- **Text passage**:
- - -
Reverend Koon told us, “It is one of our most prized possessions and is kept on an antique sleigh bed in our guestroom which was also a gift from Mrs. Childers.” He has pastored four churches in North Carolina and South Carolina and became the pastor of Mountain Rest Baptist Church in September of 2002. He has two children – a son, Daniel, who is a pastor in Murfreesboro, TN, and a daughter, Elizabeth Sturkie, who is a pastor’s wife in Donalds, SC. The Koons have six grandchildren.

The quilt block is being sponsored by the SASSY Ladies Mission organization of Mountain Rest Baptist Church.  The church had its early beginnings as the Double Springs Union Church and meetings were held in an old school building. Ten acres of land were given in the cause of religion for the consideration of $3. Although the land was given in 1858, it was not recorded until 1868. Originally, the church was a union of Methodists and Baptists with itinerant preachers conducting the services, alternating the material used for Sunday school between the two denominational publishing houses. In 1942, the membership nearly doubled from 16 members to 30 members with 12 baptisms and two additions by letter.

The Deacons, with support from the membership, realized the need for a separate place of worship that they might assemble in complete freedom according to the dictates of their conscience. The Baptists appointed a committee to build a separate place of worship, and a building plot was donated on the same highway a short distance away on Chattooga Ridge Road in August 1947. Most of the materials and work to build the church were donated by the members. The church was completed and dedicated on May 27, 1951. It was renamed the Mountain Rest Baptist Church in 1975 in order to tie the church more closely to the community it serves.

The Church relocated to its present site on Highlands Highway in1982, and completed their activities building in 2010. The old Union Church continues to operate as Double Springs Methodist Church.
- - -
- **Listed entries**:

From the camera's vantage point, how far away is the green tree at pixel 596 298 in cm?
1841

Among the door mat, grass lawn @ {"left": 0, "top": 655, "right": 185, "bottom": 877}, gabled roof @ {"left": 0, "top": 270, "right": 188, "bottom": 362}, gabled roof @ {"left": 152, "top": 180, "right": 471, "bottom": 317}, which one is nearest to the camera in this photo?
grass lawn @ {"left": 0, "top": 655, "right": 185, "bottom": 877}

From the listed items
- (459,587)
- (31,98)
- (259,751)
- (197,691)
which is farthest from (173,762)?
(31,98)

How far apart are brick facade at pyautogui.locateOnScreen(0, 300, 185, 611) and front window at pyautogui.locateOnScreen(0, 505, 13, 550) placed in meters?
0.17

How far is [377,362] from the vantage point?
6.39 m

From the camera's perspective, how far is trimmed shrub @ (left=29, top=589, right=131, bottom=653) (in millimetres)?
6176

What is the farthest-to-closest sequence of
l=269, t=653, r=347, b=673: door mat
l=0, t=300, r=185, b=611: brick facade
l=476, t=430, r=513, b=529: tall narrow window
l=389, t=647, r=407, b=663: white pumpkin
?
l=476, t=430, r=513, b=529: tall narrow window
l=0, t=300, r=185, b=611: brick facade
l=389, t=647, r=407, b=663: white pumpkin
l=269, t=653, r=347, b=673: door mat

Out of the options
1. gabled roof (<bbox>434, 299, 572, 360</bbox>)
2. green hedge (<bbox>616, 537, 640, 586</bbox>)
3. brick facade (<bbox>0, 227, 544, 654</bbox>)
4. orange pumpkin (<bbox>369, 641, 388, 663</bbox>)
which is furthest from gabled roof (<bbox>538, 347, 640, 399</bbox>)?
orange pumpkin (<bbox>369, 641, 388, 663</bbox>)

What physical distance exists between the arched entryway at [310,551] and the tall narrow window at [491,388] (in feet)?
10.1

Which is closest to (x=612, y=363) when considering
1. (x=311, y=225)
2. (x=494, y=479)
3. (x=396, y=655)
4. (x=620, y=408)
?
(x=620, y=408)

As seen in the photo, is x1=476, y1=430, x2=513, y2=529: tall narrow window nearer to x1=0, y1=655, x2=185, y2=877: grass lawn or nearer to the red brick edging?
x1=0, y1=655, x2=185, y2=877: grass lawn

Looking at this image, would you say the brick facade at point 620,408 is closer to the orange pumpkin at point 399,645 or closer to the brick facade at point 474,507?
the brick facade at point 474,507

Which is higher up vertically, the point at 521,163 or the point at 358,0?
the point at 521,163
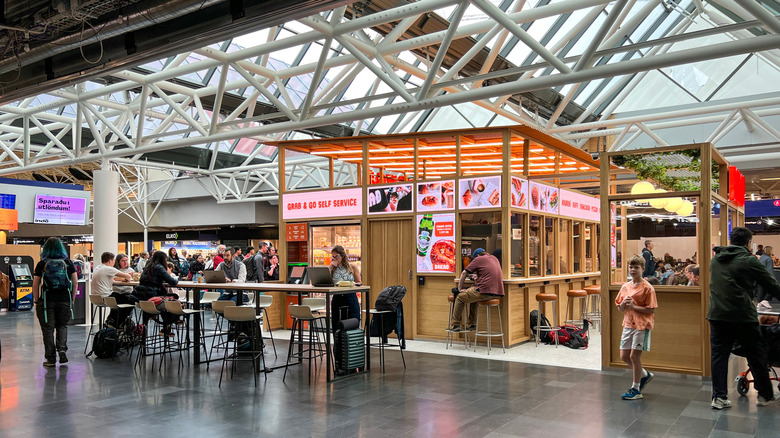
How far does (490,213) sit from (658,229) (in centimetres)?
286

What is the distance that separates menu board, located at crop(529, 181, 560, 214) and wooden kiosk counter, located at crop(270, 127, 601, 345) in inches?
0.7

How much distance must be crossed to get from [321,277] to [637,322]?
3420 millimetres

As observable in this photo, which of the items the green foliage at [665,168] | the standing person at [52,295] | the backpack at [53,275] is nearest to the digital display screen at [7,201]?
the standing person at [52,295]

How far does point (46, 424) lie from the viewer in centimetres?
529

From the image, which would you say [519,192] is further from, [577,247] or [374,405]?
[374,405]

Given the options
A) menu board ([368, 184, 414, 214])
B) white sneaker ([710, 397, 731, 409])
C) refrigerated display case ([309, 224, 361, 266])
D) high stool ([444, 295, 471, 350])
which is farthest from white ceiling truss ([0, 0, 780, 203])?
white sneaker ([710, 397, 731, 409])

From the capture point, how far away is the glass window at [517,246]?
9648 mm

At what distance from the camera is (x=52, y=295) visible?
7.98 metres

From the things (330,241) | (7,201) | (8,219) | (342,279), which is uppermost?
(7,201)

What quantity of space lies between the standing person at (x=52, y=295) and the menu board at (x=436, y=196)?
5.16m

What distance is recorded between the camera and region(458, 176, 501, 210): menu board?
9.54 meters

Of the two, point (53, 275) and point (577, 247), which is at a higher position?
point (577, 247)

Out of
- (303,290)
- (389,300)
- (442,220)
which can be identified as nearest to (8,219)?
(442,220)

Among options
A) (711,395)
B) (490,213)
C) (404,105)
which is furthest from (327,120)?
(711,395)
- - -
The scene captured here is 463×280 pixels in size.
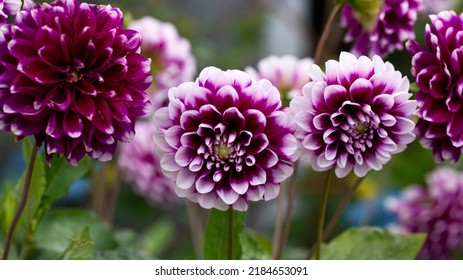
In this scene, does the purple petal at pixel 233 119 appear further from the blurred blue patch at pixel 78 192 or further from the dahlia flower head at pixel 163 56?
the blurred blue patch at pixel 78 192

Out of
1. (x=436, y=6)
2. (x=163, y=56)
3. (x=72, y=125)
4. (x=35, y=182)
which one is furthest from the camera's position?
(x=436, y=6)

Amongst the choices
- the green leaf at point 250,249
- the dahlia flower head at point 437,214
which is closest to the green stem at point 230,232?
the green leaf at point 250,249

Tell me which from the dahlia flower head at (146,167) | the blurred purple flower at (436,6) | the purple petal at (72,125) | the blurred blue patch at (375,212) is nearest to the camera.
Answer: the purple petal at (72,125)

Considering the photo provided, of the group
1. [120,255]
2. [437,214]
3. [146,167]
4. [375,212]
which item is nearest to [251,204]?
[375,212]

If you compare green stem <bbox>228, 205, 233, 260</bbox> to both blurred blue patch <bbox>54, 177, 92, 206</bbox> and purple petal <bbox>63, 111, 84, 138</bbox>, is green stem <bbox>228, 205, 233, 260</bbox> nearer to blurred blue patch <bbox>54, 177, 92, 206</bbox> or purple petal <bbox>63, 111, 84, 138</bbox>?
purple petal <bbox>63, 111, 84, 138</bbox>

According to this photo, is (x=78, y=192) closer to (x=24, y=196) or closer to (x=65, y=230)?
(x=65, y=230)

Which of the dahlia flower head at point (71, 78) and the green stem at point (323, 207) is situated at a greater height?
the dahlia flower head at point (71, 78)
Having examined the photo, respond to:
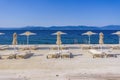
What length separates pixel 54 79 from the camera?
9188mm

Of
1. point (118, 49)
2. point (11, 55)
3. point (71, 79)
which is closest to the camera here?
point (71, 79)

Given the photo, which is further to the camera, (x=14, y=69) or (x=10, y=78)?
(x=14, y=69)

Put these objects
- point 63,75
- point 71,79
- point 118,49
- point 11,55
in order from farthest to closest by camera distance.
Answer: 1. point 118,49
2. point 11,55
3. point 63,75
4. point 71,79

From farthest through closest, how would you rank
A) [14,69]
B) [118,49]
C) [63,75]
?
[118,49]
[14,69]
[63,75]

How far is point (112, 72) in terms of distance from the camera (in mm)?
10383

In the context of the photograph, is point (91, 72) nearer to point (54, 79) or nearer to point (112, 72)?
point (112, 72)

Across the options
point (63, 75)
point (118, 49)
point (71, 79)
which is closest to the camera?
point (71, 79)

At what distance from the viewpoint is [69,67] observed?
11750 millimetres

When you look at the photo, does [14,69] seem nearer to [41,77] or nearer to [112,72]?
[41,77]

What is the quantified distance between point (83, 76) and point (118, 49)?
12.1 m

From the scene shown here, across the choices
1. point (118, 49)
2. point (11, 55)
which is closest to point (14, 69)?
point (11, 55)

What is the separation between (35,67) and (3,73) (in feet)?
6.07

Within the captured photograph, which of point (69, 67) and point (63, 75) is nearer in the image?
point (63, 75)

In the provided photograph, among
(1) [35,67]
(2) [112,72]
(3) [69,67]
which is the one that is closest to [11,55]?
- - -
- **Goal of the exercise**:
In the church history text, write out the part that opens with the words containing "Reverend Koon told" and closes with "have six grandchildren.", switching "sleigh bed" to "four-poster bed". The records have nothing to do with this.

- **Completed task**:
Reverend Koon told us, “It is one of our most prized possessions and is kept on an antique four-poster bed in our guestroom which was also a gift from Mrs. Childers.” He has pastored four churches in North Carolina and South Carolina and became the pastor of Mountain Rest Baptist Church in September of 2002. He has two children – a son, Daniel, who is a pastor in Murfreesboro, TN, and a daughter, Elizabeth Sturkie, who is a pastor’s wife in Donalds, SC. The Koons have six grandchildren.